= To be done =
Find "Comparing all of" in the data, then restate the line it sits in and every later line word for word, ending with the last line.

= Some records =
'''
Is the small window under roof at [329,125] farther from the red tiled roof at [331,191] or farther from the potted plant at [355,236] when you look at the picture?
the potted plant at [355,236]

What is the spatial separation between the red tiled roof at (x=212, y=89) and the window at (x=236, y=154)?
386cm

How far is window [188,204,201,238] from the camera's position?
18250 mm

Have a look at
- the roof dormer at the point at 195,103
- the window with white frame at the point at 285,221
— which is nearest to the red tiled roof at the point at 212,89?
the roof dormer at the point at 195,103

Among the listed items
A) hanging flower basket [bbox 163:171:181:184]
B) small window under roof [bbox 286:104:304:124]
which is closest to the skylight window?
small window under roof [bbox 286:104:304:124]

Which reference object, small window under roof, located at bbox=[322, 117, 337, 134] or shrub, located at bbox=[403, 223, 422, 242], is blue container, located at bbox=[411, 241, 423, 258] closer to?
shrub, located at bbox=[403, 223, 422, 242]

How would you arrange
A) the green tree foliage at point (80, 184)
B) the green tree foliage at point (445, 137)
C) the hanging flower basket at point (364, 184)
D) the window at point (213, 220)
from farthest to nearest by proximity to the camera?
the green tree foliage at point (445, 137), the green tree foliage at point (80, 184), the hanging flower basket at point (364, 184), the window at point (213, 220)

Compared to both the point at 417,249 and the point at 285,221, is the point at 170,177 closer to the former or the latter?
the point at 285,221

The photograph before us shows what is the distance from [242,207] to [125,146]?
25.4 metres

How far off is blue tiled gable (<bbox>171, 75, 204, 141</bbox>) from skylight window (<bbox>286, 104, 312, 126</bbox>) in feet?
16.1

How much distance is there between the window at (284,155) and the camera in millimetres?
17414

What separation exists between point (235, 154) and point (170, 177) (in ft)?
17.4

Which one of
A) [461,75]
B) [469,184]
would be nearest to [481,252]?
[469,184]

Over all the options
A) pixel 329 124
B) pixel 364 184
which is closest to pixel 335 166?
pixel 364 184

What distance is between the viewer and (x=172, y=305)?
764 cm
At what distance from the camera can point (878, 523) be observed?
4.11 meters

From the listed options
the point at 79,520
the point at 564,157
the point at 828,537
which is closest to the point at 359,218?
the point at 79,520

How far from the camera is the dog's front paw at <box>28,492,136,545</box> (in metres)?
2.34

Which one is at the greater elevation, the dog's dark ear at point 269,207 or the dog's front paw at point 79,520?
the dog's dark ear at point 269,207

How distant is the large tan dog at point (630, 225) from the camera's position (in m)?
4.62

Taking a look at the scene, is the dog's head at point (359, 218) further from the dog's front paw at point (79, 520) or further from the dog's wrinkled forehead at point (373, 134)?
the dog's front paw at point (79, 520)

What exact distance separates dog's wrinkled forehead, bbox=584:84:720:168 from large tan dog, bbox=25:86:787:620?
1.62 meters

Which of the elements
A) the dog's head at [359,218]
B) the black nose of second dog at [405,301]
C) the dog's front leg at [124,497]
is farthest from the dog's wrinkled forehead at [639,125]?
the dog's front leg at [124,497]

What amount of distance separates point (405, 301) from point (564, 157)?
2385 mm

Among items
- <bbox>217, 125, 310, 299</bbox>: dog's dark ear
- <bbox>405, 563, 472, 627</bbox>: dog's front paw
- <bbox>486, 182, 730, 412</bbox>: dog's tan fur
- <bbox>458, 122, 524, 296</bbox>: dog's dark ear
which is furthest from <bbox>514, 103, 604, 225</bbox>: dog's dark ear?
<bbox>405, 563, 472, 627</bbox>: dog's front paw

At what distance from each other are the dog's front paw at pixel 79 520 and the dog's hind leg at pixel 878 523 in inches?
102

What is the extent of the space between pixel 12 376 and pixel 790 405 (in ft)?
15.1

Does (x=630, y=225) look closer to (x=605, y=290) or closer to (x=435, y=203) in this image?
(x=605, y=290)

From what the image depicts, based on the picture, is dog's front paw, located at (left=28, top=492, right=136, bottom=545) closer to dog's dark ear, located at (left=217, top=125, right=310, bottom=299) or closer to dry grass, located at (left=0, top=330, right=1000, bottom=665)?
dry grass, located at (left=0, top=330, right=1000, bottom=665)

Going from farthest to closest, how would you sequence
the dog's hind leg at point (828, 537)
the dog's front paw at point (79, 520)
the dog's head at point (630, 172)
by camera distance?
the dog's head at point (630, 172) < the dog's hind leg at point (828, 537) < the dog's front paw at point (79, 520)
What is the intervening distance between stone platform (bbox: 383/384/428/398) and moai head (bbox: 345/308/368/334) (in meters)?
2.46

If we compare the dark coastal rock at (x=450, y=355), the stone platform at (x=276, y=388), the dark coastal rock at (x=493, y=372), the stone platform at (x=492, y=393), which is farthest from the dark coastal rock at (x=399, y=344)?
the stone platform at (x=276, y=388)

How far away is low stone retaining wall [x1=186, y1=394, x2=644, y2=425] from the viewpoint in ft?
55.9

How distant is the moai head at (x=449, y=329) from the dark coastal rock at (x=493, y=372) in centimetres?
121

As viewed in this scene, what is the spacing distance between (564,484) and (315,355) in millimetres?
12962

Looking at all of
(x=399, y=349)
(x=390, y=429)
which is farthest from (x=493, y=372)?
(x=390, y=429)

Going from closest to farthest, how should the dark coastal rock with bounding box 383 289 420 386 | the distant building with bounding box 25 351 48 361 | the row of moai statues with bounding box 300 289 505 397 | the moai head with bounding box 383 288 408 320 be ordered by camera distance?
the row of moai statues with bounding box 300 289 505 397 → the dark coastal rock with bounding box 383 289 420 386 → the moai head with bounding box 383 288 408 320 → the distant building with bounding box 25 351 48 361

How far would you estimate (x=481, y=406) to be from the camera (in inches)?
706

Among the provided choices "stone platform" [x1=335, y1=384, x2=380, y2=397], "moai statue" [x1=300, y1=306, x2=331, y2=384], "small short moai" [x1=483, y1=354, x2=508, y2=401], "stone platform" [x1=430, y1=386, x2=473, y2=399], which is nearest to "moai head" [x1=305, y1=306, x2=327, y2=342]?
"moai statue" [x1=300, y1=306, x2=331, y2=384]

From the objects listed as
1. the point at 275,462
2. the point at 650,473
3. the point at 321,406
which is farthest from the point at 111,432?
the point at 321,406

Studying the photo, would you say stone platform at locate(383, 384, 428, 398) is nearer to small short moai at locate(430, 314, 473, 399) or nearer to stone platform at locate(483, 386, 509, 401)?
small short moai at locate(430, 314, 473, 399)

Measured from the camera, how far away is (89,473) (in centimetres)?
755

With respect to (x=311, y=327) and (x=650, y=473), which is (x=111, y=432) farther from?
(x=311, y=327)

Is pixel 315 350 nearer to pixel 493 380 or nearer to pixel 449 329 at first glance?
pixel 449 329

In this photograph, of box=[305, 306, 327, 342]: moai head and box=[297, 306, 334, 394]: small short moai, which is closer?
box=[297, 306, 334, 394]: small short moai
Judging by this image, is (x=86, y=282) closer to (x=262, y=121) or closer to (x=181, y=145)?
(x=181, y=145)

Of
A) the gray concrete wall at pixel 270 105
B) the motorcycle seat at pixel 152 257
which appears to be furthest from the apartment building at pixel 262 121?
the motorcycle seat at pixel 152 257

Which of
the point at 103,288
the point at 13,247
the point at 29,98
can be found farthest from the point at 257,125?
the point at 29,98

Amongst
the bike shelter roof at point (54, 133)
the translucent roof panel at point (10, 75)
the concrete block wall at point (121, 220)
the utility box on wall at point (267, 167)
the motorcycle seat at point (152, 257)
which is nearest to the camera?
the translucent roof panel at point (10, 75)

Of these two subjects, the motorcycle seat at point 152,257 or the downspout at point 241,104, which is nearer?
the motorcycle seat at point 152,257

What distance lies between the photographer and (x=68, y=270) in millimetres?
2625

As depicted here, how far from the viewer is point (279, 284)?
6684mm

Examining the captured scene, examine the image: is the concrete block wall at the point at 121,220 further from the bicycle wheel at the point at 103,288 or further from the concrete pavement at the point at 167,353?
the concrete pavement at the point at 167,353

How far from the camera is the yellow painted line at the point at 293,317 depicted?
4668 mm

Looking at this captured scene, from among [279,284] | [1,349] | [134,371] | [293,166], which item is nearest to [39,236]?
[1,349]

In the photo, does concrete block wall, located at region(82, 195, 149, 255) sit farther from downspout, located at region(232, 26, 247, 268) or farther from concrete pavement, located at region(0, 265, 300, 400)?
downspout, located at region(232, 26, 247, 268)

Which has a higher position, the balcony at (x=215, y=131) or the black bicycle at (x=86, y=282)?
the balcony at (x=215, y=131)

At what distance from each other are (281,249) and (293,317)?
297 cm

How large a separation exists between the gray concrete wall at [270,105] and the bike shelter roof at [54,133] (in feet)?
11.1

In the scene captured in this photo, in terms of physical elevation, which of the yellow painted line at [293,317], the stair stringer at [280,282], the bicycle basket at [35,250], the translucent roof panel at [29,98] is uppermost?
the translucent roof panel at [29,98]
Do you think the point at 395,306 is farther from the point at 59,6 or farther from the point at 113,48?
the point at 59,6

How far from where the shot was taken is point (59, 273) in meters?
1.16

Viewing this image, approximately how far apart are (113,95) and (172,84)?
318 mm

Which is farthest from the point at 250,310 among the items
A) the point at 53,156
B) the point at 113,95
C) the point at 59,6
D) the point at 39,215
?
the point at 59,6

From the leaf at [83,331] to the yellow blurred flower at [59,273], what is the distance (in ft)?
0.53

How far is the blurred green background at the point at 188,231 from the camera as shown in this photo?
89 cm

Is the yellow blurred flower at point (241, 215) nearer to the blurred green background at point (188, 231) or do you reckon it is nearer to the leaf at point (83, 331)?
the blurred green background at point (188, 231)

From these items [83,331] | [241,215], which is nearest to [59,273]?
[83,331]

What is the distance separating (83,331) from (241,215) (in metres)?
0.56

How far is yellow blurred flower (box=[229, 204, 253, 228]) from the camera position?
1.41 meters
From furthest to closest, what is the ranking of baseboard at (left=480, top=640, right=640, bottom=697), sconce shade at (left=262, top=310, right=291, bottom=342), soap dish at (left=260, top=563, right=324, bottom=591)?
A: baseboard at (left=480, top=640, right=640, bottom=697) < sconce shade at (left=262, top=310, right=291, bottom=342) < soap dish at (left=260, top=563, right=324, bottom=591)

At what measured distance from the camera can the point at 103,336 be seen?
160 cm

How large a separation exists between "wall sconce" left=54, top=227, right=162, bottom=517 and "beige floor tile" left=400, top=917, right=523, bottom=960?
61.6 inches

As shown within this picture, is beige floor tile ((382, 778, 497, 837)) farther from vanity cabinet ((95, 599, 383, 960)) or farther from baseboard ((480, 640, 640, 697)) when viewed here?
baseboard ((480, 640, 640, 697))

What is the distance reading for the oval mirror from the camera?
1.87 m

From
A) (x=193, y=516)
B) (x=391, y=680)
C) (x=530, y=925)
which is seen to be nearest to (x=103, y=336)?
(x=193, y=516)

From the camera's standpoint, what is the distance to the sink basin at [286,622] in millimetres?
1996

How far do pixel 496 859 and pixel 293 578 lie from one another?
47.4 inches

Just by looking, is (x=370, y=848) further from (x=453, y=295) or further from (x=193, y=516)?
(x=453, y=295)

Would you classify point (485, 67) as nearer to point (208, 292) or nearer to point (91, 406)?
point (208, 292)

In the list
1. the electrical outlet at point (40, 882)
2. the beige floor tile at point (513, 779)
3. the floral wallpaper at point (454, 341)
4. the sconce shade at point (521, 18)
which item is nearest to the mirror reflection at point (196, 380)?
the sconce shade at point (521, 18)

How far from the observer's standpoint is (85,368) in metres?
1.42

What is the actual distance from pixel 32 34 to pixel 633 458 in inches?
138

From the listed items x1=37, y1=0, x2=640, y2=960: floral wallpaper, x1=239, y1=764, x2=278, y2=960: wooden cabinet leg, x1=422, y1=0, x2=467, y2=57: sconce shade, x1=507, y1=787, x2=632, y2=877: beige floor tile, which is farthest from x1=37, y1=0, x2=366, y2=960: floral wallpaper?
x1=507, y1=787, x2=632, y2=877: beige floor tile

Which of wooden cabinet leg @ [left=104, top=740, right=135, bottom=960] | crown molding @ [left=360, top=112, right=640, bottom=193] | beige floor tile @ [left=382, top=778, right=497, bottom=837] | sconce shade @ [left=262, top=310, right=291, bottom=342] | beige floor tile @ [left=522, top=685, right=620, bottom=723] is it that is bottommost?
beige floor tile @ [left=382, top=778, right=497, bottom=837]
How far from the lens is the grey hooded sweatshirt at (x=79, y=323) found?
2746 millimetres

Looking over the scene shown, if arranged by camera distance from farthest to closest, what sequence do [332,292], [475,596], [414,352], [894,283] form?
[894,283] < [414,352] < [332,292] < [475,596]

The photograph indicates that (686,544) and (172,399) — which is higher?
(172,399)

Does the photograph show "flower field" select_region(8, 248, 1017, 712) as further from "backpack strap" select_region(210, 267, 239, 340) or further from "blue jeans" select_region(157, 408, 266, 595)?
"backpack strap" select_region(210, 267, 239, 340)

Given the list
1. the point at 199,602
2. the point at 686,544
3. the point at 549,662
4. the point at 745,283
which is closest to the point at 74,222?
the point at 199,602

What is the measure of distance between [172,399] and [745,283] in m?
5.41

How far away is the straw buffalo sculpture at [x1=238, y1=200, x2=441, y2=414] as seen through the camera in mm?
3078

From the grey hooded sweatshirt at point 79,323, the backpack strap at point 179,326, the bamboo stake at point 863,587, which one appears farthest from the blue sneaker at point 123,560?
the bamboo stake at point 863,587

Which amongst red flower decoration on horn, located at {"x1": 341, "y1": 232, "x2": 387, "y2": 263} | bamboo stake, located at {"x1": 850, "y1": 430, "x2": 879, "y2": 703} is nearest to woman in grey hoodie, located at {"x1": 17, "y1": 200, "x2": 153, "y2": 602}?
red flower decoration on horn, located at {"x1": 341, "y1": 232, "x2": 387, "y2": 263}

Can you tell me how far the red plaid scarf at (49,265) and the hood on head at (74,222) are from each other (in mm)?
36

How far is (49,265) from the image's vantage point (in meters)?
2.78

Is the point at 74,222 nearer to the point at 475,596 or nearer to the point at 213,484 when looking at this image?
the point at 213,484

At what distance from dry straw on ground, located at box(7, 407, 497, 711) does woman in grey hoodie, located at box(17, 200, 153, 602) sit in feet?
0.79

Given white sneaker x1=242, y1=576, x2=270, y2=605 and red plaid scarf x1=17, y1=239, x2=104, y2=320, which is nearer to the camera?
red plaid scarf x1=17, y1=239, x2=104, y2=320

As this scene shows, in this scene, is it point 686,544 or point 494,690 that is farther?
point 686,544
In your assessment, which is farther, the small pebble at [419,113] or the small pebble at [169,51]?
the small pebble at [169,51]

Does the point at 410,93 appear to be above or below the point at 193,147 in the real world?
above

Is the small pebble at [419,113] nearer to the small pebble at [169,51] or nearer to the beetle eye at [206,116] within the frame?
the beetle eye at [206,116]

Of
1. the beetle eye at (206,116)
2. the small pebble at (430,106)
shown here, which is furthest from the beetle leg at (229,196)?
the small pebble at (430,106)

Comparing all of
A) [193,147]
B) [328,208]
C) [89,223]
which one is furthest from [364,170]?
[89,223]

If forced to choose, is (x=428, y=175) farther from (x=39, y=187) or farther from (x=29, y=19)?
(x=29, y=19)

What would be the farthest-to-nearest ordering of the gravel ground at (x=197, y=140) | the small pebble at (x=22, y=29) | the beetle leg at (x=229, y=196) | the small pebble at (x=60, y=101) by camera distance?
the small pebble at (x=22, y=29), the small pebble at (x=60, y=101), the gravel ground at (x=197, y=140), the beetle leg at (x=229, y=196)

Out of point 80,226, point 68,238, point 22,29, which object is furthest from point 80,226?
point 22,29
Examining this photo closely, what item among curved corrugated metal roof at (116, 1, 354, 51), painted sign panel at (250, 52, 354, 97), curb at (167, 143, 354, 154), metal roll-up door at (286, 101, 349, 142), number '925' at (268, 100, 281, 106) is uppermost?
'''
= Solution for this task =
Comparing all of
A) [193,147]
B) [328,208]
C) [89,223]
which one is furthest from [364,170]?
[89,223]

If forced to choose, is (x=428, y=175) farther from (x=39, y=187) or farther from (x=29, y=19)?
(x=29, y=19)

What would be the farthest-to-nearest ordering of the gravel ground at (x=197, y=140) | the small pebble at (x=22, y=29) | the beetle leg at (x=229, y=196) | the small pebble at (x=60, y=101) by camera distance?
the small pebble at (x=22, y=29), the small pebble at (x=60, y=101), the gravel ground at (x=197, y=140), the beetle leg at (x=229, y=196)

Out of point 80,226, point 68,238, point 22,29, which object is furthest from point 80,226?
point 22,29
Examining this photo closely, what item among curved corrugated metal roof at (116, 1, 354, 51), painted sign panel at (250, 52, 354, 97), curb at (167, 143, 354, 154), metal roll-up door at (286, 101, 349, 142), number '925' at (268, 100, 281, 106) is uppermost?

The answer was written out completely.